Julia hatte es sich inzwischen auf dem Steg bequem gemacht, und ließ ihre Beine ins Wasser baumeln.
"Es ist echt schön hier", bemerkte sie. "Kein Vergleich mit der Stadt in der ich wohne. Du kannst dir nicht vorstellen wie stressig das manchmal ist. Wenn ich nur an den Schulbus denke mit dem ich jeden Tag fahren muss. Der ist total überfüllt." Anne lauschte gespannt der Erzählung. Sie wagte nicht zu unterbrechen. Es war wie beim Enten füttern. Mit jedem Wort das sie aufnahm, verloren sich ihre Nöte im Nichts.
"Und dann die vielen Menschen auf den Straßen", erzählte Julia weiter. "Sie hetzen in die Innenstadt, als würde es dort alles umsonst geben. Du kannst mir glauben. Ich bin froh, dass ich mal ein paar Wochen hier auf dem Land bin." "Wirklich", fragte Anne und sah Julia ungläubig an. "Aber was ist mit deinen Freundinnen. Vermisst du sie nicht?" Julia winkte ab.

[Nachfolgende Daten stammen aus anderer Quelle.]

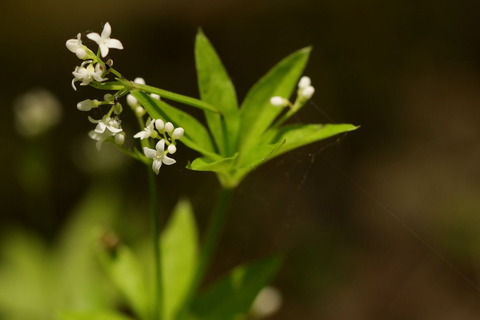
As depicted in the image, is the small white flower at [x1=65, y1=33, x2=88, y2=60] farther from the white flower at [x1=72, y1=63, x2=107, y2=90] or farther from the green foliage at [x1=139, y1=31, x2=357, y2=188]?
the green foliage at [x1=139, y1=31, x2=357, y2=188]

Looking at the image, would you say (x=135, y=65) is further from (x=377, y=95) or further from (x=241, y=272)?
(x=241, y=272)

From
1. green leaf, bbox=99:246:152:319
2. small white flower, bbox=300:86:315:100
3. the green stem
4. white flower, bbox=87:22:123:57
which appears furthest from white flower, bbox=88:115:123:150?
green leaf, bbox=99:246:152:319

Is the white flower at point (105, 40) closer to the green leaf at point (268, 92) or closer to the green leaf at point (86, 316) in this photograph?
the green leaf at point (268, 92)

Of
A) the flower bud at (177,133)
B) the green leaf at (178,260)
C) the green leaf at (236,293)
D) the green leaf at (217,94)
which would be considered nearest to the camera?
the flower bud at (177,133)

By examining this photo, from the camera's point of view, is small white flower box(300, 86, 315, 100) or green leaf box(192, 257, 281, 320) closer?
small white flower box(300, 86, 315, 100)

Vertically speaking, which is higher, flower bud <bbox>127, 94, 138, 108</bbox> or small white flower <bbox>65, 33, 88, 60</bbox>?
small white flower <bbox>65, 33, 88, 60</bbox>

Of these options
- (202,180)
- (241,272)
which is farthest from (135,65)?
(241,272)

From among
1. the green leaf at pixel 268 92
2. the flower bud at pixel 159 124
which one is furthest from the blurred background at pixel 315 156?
the flower bud at pixel 159 124
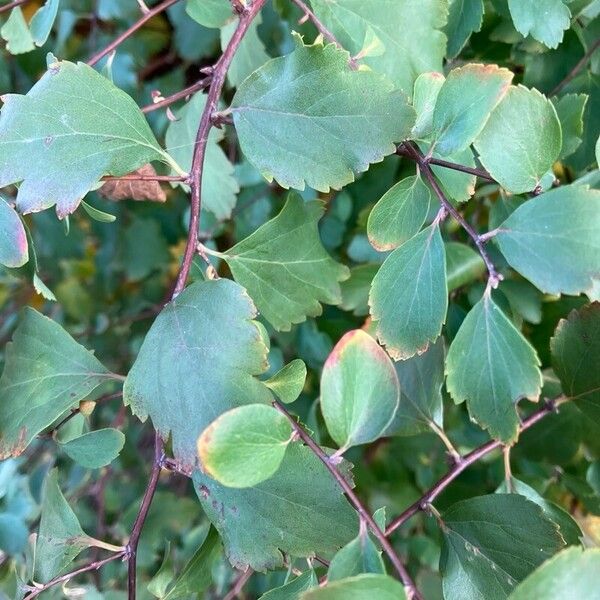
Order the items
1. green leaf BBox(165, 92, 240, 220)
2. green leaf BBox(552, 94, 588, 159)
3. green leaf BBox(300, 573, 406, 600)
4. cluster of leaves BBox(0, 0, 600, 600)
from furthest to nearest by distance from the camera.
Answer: green leaf BBox(165, 92, 240, 220) < green leaf BBox(552, 94, 588, 159) < cluster of leaves BBox(0, 0, 600, 600) < green leaf BBox(300, 573, 406, 600)

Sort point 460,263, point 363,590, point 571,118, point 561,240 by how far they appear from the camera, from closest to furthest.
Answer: point 363,590 → point 561,240 → point 571,118 → point 460,263

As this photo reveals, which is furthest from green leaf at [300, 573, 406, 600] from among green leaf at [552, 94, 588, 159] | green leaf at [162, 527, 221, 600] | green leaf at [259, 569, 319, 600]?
green leaf at [552, 94, 588, 159]

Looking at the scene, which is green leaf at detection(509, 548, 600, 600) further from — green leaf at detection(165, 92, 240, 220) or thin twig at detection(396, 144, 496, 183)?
green leaf at detection(165, 92, 240, 220)

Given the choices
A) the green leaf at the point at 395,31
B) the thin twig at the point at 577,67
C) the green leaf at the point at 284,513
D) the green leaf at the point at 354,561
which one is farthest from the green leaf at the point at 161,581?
the thin twig at the point at 577,67

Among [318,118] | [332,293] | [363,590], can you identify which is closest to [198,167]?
[318,118]

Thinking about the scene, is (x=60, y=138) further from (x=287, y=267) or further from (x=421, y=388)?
(x=421, y=388)
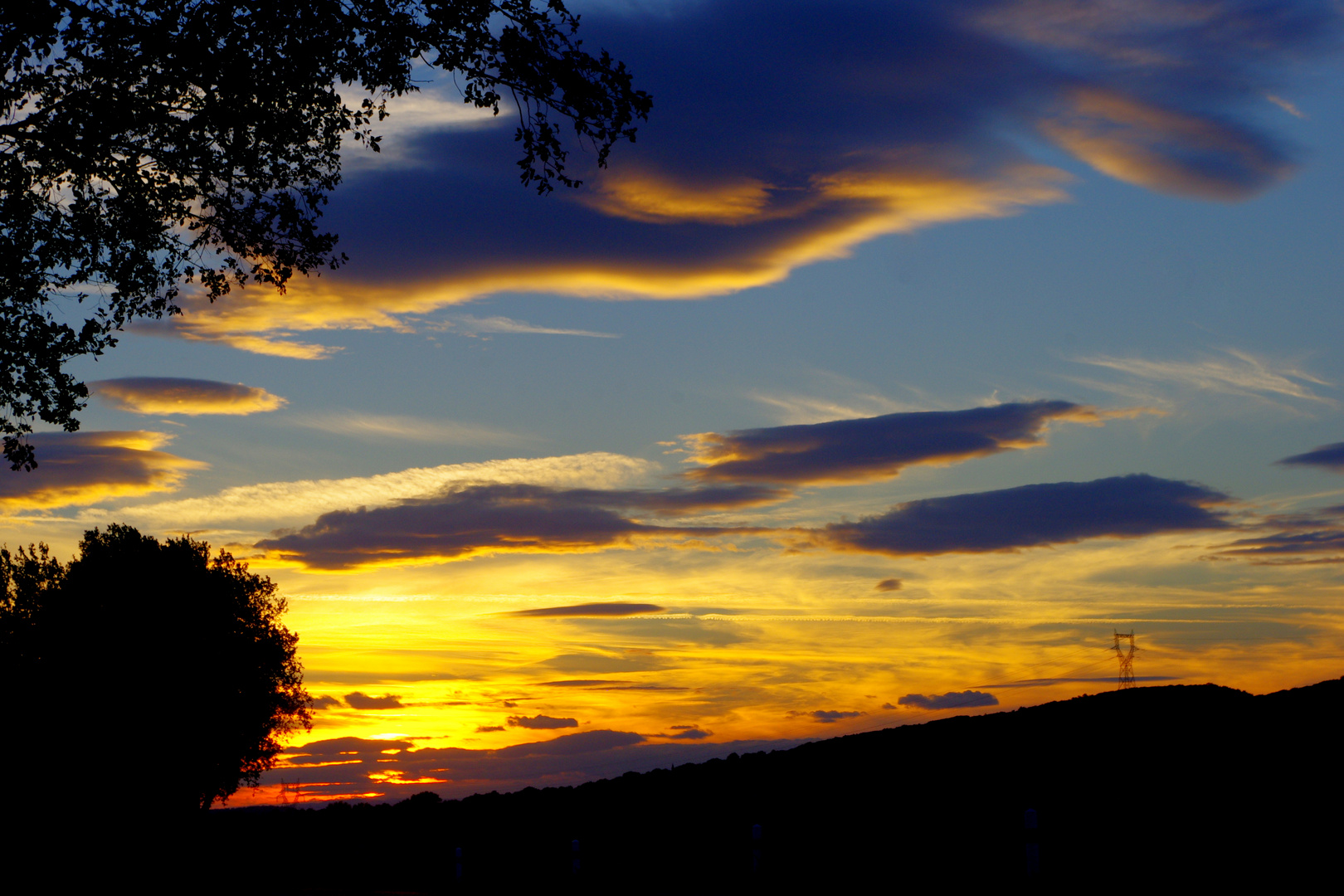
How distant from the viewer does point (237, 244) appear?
18.1 meters

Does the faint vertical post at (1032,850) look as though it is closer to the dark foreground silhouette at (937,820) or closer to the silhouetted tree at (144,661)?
the dark foreground silhouette at (937,820)

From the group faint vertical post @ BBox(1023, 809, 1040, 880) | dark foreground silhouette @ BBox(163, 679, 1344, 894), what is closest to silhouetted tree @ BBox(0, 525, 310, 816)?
dark foreground silhouette @ BBox(163, 679, 1344, 894)

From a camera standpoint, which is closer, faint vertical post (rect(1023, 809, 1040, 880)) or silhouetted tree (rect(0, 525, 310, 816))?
faint vertical post (rect(1023, 809, 1040, 880))

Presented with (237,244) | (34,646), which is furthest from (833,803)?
(34,646)

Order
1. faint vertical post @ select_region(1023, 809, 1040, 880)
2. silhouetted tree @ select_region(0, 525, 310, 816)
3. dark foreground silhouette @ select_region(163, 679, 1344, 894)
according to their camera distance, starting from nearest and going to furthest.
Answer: faint vertical post @ select_region(1023, 809, 1040, 880), dark foreground silhouette @ select_region(163, 679, 1344, 894), silhouetted tree @ select_region(0, 525, 310, 816)

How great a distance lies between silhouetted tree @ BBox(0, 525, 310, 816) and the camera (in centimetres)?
4219

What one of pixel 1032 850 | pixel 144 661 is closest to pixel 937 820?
pixel 1032 850

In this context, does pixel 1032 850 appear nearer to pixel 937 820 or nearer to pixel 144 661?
pixel 937 820

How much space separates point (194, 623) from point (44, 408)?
30647 mm

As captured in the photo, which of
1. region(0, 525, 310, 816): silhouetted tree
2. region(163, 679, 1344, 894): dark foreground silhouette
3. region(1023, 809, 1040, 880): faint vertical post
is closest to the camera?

"Ach, das sind doch keine Freundinnen. Es sind Schulkameradinnen. Allenfalls gute Bekannte. Ich vermisse sie nicht." Die Mädchen unterhielten sich so gut, dass sie nicht bemerkten wie die Zeit verrann. Aber irgendwann ist es eben Zeit nach Hause zu gehen. Beim Abschied verabredeten sie sich für den nächsten Tag an der gleichen Stelle.
Von nun an waren die zwei Mädchen jeden Tag zusammen.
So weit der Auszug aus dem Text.